任务 1> 请将记录中从包含“Regarding point 134,129, is”的那一行开始、直到记录末尾为止的各行输出为 Markdown 表格，两列分别命名为“序号”和“内容”，首尾两行都要包括，空行不列入。

原文>
------------

3.3 Musetalk启动线程,视频结果读取线程

我们已经建立其前端,后端,Realtime API 三者之间的双向通信。现在我们需要开启线程,执行Musetalk项目,这里以执行脚本的方式运行该项目。同时启动视频结果读取线程,通过websocket将生成好的一个个视频推送到前端。

package com.company.project.util;

import org.springframework.stereotype.Component;
import org.springframework.web.socket.BinaryMessage;
import org.springframework.web.socket.WebSocketSession;

import java.io.*;
import java.nio.file.Files;
import java.util.Arrays;
import java.util.Comparator;
import java.util.Map;
import java.util.UUID;
import java.util.concurrent.atomic.AtomicBoolean;

@Component
public class RealTimeSpeechUtil {

    /**
     * Generates a digital human with the given parameters.
     *
     * @param avatarId        The avatar ID.
     * @param audioDir        The directory path containing audio files.
     * @param characterName   The character name (with extension).
     * @param projectRootDir  The root directory of the project.
     * @param outputDir       The directory where output will be saved.
     * @param mp4Path         The path to the MP4 video.
     * @param runningFlag     A flag to indicate whether the process is running.
     * @param session         The WebSocket session to send video frames.
     * @return The Process object representing the running process.
     */
    public static Process generateDigitalHuman(String avatarId, String audioDir, String characterName,
                                               String projectRootDir, String outputDir, String mp4Path, AtomicBoolean runningFlag, WebSocketSession session) {
        try {
            // Ensure the output directory exists
            File outputDirectory = new File(outputDir);
            if (!outputDirectory.exists()) {
                outputDirectory.mkdirs();
            }

            // Call the Python script to process the audio files
            Process pythonProcess = callPythonScript(projectRootDir, avatarId, audioDir, mp4Path);

            // Start a new thread to monitor and send video frames
            Thread displayThread = new Thread(() -> {
                try {
                    monitorAndSendVideo(outputDir, pythonProcess, runningFlag, session);
                } catch (Exception e) {
                    e.printStackTrace();
                }
            });
            displayThread.start();

            return pythonProcess; // Return the running Process object
        } catch (Exception e) {
            e.printStackTrace();
        }

        return null; // Return null if an error occurs
    }

    /**
     * Calls the Python script to process the digital human generation.

------------

所给记录>

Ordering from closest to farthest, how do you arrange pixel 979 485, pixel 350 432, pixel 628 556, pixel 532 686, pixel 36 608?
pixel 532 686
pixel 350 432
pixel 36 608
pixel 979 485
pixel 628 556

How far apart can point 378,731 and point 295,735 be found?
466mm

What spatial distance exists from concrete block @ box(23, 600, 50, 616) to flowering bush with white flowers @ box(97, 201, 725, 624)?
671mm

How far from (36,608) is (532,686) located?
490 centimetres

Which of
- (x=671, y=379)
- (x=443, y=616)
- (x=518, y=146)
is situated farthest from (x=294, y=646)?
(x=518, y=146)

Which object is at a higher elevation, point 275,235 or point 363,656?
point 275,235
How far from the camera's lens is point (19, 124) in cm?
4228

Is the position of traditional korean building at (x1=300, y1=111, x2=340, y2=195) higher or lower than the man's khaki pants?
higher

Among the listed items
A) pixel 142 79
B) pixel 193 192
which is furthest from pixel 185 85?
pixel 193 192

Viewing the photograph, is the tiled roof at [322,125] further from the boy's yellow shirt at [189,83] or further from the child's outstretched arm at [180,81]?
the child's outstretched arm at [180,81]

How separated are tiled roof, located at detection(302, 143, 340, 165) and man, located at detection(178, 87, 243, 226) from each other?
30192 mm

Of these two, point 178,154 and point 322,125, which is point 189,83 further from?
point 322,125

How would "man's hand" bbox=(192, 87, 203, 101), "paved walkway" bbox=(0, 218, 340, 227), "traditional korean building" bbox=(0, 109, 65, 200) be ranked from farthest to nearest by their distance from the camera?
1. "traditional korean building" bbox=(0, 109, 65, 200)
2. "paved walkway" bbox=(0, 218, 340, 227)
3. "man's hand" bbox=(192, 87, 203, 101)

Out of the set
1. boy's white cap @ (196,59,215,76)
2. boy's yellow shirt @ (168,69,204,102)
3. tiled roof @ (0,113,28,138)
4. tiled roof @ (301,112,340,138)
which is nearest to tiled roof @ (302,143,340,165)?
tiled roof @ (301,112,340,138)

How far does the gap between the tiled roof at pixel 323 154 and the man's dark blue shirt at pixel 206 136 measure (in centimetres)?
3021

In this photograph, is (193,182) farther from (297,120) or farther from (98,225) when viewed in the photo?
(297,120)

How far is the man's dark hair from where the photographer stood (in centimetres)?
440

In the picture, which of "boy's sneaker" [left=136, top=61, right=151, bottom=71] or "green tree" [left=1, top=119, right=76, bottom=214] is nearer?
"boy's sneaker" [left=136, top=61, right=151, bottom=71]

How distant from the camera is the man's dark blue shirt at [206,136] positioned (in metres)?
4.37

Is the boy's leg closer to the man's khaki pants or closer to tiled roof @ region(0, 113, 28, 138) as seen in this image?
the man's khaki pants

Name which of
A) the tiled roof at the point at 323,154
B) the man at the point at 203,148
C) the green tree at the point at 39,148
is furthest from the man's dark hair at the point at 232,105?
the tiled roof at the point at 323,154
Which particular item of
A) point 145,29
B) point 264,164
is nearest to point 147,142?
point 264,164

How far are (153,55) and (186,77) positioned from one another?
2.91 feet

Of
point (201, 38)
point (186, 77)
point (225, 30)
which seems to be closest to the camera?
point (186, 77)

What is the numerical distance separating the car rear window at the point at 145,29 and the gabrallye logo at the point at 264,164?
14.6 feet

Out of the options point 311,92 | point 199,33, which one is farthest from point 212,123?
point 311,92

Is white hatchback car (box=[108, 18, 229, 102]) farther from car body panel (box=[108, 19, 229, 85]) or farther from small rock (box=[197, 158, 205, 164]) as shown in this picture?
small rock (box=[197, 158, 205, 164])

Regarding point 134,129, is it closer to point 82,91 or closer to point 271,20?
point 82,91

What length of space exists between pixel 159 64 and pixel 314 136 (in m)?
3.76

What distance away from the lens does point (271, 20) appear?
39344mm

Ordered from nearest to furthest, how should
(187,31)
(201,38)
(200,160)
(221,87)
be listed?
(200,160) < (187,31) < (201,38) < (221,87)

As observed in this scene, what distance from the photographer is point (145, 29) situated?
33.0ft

------------

任务 2> 判断下面三个说法是否与原文相符，每项回答“是”或“否”，并逐字引用原文中起决定作用的文字：(a) Musetalk 项目是以执行脚本的方式运行的；(b) 生成好的视频是通过 HTTP 请求推送到前端的；(c) 输出目录不存在时，generateDigitalHuman 方法会创建该目录。

参考解答 1>
| 序号 | 内容 |
|---|---|
| 1 | Regarding point 134,129, is it closer to point 82,91 or closer to point 271,20? |
| 2 | point 82,91 |
| 3 | What length of space exists between pixel 159 64 and pixel 314 136 (in m)? |
| 4 | 3.76 |
| 5 | What distance away from the lens does point (271, 20) appear? |
| 6 | 39344mm |
| 7 | Ordered from nearest to furthest, how should |
| 8 | (187,31) |
| 9 | (201,38) |
| 10 | (200,160) |
| 11 | (221,87) |
| 12 | be listed? |
| 13 | (200,160) < (187,31) < (201,38) < (221,87) |
| 14 | As observed in this scene, what distance from the photographer is point (145, 29) situated? |
| 15 | 33.0ft |

参考解答 2>
(a) 是。原文：“这里以执行脚本的方式运行该项目”
(b) 否。原文：“通过websocket将生成好的一个个视频推送到前端”
(c) 是。原文：“if (!outputDirectory.exists()) {”和“outputDirectory.mkdirs();”